What is required
Repeat the following lines exactly and nothing else: the line containing "What member of" and each line after it through the end of the listing.

Spatial reasoning question data
+-------+

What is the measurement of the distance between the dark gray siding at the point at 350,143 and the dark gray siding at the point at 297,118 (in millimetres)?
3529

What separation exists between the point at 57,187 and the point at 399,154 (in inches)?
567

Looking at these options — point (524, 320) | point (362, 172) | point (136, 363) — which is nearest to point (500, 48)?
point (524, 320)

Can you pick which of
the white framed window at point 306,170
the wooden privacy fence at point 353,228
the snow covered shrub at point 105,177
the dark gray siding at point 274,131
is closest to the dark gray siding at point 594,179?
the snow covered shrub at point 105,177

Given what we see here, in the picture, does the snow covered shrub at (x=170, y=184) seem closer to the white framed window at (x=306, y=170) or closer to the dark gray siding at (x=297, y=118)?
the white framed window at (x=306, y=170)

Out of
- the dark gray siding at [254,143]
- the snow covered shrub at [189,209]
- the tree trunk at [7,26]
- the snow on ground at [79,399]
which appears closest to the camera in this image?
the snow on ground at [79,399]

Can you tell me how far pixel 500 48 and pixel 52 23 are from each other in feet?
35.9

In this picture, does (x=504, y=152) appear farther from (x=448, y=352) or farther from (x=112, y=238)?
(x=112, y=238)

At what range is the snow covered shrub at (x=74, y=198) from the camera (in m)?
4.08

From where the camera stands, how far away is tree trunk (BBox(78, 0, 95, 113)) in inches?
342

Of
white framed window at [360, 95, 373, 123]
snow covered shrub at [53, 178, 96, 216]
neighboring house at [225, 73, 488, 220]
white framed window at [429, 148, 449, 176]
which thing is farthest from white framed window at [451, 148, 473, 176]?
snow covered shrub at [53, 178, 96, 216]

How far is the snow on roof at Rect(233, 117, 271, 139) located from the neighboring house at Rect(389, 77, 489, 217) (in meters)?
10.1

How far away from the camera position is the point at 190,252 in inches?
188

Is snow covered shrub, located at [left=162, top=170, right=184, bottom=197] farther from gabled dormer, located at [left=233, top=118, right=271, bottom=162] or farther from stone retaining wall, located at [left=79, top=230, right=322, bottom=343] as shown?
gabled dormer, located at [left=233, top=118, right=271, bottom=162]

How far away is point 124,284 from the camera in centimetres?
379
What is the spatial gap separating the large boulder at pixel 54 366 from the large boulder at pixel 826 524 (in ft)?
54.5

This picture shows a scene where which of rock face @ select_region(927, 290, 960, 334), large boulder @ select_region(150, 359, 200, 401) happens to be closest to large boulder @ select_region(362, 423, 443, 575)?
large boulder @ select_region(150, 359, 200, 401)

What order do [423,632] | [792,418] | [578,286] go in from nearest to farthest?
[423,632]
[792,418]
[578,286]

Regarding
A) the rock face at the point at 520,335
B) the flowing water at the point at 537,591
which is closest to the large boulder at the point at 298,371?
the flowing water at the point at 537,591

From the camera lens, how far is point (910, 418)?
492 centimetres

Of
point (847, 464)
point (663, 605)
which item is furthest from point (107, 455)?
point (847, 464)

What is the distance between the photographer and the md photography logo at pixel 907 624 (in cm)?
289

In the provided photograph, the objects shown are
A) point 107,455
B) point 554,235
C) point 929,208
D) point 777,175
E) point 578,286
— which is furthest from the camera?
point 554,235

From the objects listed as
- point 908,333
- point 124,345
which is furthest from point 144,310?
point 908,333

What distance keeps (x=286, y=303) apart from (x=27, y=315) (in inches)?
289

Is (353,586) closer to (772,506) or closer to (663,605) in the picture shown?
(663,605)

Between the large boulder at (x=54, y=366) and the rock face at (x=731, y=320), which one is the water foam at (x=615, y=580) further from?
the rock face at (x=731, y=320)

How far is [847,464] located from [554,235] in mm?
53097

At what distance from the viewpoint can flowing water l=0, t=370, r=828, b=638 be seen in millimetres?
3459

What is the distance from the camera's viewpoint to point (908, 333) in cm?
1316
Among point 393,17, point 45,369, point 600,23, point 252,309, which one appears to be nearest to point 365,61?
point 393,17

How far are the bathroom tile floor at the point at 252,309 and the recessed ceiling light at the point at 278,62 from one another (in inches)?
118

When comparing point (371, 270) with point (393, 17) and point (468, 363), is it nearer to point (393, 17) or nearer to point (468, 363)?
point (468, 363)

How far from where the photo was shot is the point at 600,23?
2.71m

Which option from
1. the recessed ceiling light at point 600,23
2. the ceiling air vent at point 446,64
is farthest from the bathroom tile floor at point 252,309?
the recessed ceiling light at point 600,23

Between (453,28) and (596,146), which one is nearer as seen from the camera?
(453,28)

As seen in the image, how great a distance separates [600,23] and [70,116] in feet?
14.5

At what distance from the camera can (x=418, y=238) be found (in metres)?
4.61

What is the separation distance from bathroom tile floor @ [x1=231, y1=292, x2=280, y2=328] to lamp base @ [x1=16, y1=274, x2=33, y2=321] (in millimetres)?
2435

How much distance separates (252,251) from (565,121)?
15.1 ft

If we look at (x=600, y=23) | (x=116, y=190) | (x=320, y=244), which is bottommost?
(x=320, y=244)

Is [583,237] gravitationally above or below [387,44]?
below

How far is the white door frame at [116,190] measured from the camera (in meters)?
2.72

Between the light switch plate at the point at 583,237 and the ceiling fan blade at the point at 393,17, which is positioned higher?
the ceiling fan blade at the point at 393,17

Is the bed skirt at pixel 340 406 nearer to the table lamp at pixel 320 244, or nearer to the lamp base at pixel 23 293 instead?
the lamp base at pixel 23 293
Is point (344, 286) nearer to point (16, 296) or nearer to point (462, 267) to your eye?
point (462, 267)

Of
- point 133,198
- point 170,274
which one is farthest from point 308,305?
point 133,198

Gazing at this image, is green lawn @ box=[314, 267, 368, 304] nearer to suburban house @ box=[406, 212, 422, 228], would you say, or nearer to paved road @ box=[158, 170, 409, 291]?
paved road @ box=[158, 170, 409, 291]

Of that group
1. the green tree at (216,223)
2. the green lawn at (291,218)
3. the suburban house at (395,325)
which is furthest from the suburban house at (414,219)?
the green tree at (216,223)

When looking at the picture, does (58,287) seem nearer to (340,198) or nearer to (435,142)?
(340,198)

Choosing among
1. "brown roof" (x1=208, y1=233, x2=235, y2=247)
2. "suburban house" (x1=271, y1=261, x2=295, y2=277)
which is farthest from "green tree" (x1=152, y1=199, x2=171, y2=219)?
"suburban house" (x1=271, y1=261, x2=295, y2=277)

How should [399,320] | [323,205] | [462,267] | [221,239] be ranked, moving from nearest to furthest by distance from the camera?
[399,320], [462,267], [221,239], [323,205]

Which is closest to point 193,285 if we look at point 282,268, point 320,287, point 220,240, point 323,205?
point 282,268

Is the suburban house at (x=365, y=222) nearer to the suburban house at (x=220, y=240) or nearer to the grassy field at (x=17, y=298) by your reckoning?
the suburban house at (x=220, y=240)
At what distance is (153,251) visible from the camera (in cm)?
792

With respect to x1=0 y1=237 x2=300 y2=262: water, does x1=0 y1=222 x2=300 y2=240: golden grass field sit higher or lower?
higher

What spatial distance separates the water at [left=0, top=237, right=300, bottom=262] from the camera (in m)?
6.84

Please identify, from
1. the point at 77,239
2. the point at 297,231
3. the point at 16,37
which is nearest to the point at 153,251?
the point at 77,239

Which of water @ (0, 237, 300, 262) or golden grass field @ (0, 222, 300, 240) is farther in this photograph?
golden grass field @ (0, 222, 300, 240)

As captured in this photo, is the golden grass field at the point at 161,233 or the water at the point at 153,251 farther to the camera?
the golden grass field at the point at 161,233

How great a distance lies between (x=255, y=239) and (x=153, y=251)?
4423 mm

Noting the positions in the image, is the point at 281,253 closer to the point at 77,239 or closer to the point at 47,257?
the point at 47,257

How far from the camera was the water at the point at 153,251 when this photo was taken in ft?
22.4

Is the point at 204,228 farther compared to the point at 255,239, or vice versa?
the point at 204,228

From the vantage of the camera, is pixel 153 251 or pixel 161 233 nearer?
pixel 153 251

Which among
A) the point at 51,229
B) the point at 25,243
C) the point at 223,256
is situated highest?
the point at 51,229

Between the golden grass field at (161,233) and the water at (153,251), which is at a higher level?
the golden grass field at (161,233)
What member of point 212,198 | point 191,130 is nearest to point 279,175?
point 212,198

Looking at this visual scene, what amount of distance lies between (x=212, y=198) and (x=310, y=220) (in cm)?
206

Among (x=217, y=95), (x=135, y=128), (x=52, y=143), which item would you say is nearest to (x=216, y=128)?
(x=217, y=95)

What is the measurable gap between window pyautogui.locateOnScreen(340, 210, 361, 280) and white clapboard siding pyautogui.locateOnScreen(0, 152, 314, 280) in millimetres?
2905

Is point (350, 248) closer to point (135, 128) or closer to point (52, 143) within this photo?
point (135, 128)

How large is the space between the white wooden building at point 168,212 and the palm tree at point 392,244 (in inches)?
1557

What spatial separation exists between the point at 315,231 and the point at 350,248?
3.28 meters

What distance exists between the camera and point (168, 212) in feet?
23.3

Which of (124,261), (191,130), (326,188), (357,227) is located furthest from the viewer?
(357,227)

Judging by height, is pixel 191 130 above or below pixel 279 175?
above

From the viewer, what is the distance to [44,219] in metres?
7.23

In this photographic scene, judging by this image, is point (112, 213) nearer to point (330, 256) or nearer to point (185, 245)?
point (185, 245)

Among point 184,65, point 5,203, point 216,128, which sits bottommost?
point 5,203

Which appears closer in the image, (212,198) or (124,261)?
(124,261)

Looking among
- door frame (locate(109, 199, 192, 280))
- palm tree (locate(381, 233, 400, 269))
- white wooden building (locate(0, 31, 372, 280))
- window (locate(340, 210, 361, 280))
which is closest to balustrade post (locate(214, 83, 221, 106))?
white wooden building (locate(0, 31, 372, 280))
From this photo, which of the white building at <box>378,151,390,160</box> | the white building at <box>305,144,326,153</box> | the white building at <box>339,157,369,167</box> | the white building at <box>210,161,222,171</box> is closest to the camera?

+-------+

Solution
What member of point 212,198 | point 191,130 is nearest to point 279,175?
point 212,198

Looking at this visual scene, what amount of distance lies between (x=212, y=198) and (x=310, y=220) (in cm)?
206

Among (x=217, y=95), (x=135, y=128), (x=52, y=143), which item would you say is nearest to (x=216, y=128)?
(x=217, y=95)

What is the measurable gap between window pyautogui.locateOnScreen(340, 210, 361, 280) and white clapboard siding pyautogui.locateOnScreen(0, 152, 314, 280) in millimetres?
2905

Is point (350, 248) closer to point (135, 128) or closer to point (52, 143) within this photo?
point (135, 128)

How large is the space between the white wooden building at point 168,212 and the palm tree at point 392,244 (in inches)?
1557

What spatial separation exists between the point at 315,231 and the point at 350,248?
3.28 meters

What distance exists between the camera and point (168, 212) in feet?
23.3

Which of (124,261), (191,130), (326,188), (357,227) is located furthest from the viewer?
(357,227)

Judging by height, is pixel 191 130 above or below pixel 279 175?
above

From the viewer, what is the distance to [44,219] in metres?
7.23

In this photographic scene, judging by this image, is point (112, 213) nearer to point (330, 256) or nearer to point (185, 245)?
point (185, 245)

Among point 184,65, point 5,203, point 216,128, which sits bottommost?
point 5,203

Which appears closer in the image, (212,198) or (124,261)?
(124,261)

Looking among
- door frame (locate(109, 199, 192, 280))
- palm tree (locate(381, 233, 400, 269))
- white wooden building (locate(0, 31, 372, 280))
- window (locate(340, 210, 361, 280))
which is closest to balustrade post (locate(214, 83, 221, 106))?
white wooden building (locate(0, 31, 372, 280))
From this photo, which of the white building at <box>378,151,390,160</box> | the white building at <box>305,144,326,153</box> | the white building at <box>339,157,369,167</box> | the white building at <box>210,161,222,171</box> is closest to the camera?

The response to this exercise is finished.